### Stored rows
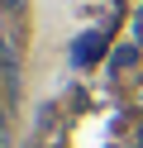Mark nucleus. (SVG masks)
Listing matches in <instances>:
<instances>
[{"label":"nucleus","mask_w":143,"mask_h":148,"mask_svg":"<svg viewBox=\"0 0 143 148\" xmlns=\"http://www.w3.org/2000/svg\"><path fill=\"white\" fill-rule=\"evenodd\" d=\"M0 67H10V48H5V34H0Z\"/></svg>","instance_id":"obj_2"},{"label":"nucleus","mask_w":143,"mask_h":148,"mask_svg":"<svg viewBox=\"0 0 143 148\" xmlns=\"http://www.w3.org/2000/svg\"><path fill=\"white\" fill-rule=\"evenodd\" d=\"M105 38H110V29H95V34H86V38H76L72 62H76V67H81V62H95V58H100V48H105Z\"/></svg>","instance_id":"obj_1"}]
</instances>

### The problem
Can you repeat all the items with "Mark" replaced by "Outline", changing nothing else and leaving out the pictures?

### Correct result
Outline nucleus. (SVG masks)
Listing matches in <instances>:
<instances>
[{"label":"nucleus","mask_w":143,"mask_h":148,"mask_svg":"<svg viewBox=\"0 0 143 148\" xmlns=\"http://www.w3.org/2000/svg\"><path fill=\"white\" fill-rule=\"evenodd\" d=\"M0 67H10V48H5V34H0Z\"/></svg>","instance_id":"obj_2"},{"label":"nucleus","mask_w":143,"mask_h":148,"mask_svg":"<svg viewBox=\"0 0 143 148\" xmlns=\"http://www.w3.org/2000/svg\"><path fill=\"white\" fill-rule=\"evenodd\" d=\"M105 38H110V29H95V34H86V38H76L72 62H76V67H81V62H95V58H100V48H105Z\"/></svg>","instance_id":"obj_1"}]
</instances>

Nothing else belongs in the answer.